Respect du cadre réglementaire de déontologie professionnelle défini à l’annexe 2 de l’arrêté du 7 août 2020 (notamment en matière de confidentialité, de responsabilité, d’indépendance et de prévention des conflits d’intérêt).

Interdiction de proposer des prestations en rapport avec les conclusions de l’expertise à l’issue de la mission. 

Sous-traitance de la mission

* Rappelons qu’en cas d’expertise « multi-champs », la loi prévoit l'établissement d'un rapport d'expertise unique (C. Trav. L2315-85, 2° et R2315-48). L'expert désigné peut s'adjoindre la compétence d'un ou plusieurs autres experts sur une partie des travaux ; il doit alors vérifier qu’ils disposent des compétences ou de l'habilitation nécessaire.

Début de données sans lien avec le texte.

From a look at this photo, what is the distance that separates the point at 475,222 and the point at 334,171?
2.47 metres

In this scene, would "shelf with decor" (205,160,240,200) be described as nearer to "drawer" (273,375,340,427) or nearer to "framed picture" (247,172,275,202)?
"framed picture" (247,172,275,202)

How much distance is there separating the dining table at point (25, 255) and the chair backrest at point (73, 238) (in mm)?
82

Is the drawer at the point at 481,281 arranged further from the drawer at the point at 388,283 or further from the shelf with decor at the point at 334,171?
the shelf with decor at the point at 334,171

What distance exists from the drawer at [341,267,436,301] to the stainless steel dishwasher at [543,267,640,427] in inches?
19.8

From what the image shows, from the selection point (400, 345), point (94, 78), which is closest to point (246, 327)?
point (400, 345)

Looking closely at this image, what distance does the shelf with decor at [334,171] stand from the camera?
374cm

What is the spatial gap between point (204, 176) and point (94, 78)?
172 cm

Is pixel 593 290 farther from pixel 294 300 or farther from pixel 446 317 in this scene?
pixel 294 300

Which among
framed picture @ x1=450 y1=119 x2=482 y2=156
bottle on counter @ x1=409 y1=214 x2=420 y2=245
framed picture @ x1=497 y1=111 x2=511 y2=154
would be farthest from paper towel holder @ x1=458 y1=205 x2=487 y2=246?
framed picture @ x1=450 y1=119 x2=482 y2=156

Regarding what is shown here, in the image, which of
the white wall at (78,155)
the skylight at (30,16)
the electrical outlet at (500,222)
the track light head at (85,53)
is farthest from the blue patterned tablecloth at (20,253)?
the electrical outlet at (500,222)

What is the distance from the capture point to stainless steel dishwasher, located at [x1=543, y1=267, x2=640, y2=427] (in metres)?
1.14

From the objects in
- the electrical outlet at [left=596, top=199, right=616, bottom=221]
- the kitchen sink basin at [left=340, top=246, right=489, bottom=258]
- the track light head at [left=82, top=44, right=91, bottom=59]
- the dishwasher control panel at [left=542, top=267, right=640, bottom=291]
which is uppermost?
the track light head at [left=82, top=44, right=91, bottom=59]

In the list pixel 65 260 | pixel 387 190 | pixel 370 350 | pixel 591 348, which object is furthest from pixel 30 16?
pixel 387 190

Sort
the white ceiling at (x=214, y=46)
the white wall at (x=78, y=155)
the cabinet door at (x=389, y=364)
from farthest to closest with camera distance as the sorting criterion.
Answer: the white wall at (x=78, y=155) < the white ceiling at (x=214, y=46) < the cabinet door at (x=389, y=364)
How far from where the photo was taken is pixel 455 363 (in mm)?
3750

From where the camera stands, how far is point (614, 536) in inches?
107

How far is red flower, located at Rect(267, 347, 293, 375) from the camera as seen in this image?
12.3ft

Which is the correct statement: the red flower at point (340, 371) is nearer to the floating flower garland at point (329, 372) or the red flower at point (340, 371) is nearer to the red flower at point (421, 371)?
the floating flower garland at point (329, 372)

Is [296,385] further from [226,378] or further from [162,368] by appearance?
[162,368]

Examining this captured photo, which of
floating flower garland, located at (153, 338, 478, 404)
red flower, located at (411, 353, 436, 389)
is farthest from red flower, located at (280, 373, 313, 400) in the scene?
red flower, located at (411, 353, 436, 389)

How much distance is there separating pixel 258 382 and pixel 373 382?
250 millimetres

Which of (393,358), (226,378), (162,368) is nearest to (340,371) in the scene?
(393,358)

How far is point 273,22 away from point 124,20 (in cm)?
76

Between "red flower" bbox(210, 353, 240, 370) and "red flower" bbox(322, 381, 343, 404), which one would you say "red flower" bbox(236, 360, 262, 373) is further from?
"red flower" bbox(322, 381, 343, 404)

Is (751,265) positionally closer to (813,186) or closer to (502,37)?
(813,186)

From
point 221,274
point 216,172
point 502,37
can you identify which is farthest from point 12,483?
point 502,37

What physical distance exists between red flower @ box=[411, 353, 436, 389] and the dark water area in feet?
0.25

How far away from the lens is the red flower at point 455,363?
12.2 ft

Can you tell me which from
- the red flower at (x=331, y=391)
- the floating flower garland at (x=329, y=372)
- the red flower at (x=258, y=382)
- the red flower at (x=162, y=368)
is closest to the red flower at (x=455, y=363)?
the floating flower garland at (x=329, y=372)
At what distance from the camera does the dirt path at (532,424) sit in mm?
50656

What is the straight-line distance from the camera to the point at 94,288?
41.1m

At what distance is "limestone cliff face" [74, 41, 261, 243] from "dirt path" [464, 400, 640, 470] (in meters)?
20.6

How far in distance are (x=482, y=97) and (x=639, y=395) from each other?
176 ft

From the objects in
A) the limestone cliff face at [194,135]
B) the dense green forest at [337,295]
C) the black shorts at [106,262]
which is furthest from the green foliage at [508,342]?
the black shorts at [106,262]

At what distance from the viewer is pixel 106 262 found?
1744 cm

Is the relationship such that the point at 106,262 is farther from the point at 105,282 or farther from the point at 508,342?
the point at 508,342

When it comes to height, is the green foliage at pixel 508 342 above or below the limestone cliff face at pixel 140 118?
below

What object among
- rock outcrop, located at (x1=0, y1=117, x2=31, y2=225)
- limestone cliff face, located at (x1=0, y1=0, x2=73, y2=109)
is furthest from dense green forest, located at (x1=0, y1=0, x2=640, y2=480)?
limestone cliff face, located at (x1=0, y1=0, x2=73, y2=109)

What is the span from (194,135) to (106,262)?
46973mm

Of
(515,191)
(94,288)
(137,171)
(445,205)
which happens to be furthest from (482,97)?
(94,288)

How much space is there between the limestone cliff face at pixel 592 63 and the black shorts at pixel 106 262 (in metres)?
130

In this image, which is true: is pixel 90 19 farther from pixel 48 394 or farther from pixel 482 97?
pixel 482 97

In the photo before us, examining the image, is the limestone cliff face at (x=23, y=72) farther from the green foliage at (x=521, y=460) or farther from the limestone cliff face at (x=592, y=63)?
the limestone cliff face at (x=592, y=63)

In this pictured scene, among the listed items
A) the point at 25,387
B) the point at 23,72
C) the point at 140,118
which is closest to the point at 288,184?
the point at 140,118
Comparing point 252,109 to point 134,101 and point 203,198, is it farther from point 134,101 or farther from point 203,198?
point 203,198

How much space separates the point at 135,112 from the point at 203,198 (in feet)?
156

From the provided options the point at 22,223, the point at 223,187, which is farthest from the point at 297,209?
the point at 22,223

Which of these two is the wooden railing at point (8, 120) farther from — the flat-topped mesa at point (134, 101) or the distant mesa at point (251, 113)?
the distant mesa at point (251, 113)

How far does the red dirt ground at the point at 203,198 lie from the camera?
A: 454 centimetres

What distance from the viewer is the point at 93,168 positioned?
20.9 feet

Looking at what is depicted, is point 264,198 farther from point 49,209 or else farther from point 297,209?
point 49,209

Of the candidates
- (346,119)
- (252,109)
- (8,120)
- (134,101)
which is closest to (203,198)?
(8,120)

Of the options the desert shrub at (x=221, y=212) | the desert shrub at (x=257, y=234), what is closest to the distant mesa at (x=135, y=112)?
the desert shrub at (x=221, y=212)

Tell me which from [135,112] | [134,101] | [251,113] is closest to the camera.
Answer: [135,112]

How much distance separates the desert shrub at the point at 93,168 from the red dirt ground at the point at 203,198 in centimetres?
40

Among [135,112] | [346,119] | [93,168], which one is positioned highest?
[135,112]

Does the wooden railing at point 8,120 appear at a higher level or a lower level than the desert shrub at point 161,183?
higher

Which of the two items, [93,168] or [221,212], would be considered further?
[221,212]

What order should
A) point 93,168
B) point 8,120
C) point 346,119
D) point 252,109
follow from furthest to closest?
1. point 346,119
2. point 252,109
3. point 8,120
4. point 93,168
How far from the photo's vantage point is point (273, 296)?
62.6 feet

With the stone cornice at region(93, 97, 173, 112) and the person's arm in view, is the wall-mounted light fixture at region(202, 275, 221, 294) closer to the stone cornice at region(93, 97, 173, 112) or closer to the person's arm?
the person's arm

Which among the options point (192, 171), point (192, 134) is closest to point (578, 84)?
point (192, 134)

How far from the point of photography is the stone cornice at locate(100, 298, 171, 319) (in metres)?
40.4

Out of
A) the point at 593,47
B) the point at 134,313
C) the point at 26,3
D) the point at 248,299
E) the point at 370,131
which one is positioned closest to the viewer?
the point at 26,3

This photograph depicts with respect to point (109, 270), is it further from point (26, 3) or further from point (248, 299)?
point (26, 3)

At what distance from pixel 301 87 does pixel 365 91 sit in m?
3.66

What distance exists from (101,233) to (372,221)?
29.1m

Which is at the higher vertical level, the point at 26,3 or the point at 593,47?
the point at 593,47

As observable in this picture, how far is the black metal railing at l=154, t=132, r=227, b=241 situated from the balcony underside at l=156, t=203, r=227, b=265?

Possible pour une partie des travaux, au profit :

  • Soit d’un autre expert agréé ;
  • Soit d’un organisme habilité à réaliser des contrôles techniques ou des vérifications de conformité dans le cadre de la réglementation relative à la santé et la sécurité au travail (à condition qu’il n’ait pas procédé précédemment à un contrôle ou vérification dans l’entreprise concernée).

Possible pour une partie de la mission, sous réserve de justifier :

  • Soit de compétences (diplôme sanctionnant au moins 5 ans d’études supérieures dans les domaines de la santé, de la sécurité ou de l’organisation du travail, ou dans une matière relevant des sciences humaines et sociales et liée au travail) ;
  • Soit d’une expérience professionnelle d’au moins 5 années au sein d’un organisme expert agréé ou certifié, ou dans le domaine de la gestion des ressources humaines ou du droit du travail. 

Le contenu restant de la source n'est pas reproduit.